Extracted text:
Flathead are still a good target down the straits and along the inside of Fraser, if you can get to them. Whiting fishos have enjoyed what might prove to be the best of their season for the flats, but the big tides will still create opportunity for whiting fans to scope out the skinny waters for their favourite delicacies between spells of inclement weather.
Mangrove jack fans would normally be gearing up and heading for the backwaters of Fraser’s western creeks this time of year and over tides such as right now to boot. The cooler, cloudy and ultimately wet weather might delay those activities a tad but the rise in temperature next week is certainly worth noting.
Hot Reels Pro Fish Charters, getting clients on to some nice lipper.
Burrum Barra and Jacks
The Burrum system’s jacks have been on the chew recently. Not intensely, as can be expected in cooler conditions, but their hunger has spurred them into action all the same. These four rivers offer literally hundreds of potential jack hangouts and could see you targeting rock bars, overhangs, logs, bank slips and man-made structures all in one session.
Smaller 3-4 inch paddle-tailed plastics, prawn imitations and tight-shimmying hardbodies all have the runs on the board for the local jack populations. Once the warmer weather finally arrives, you can add topwater options to that list and really get the adrenalin pumping.

Directives:
[A] According to the fishing report, how many rivers make up the Burrum system?
[B] Output the fishing report word for word, everything from "Hot Reels Pro" down to "the adrenalin pumping.".

Stored data:
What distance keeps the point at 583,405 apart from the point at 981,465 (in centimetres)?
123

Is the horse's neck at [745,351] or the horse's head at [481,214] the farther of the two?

Expected answers:
[A] Four.

[B]
Hot Reels Pro Fish Charters, getting clients on to some nice lipper.
Burrum Barra and Jacks
The Burrum system’s jacks have been on the chew recently. Not intensely, as can be expected in cooler conditions, but their hunger has spurred them into action all the same. These four rivers offer literally hundreds of potential jack hangouts and could see you targeting rock bars, overhangs, logs, bank slips and man-made structures all in one session.
Smaller 3-4 inch paddle-tailed plastics, prawn imitations and tight-shimmying hardbodies all have the runs on the board for the local jack populations. Once the warmer weather finally arrives, you can add topwater options to that list and really get the adrenalin pumping.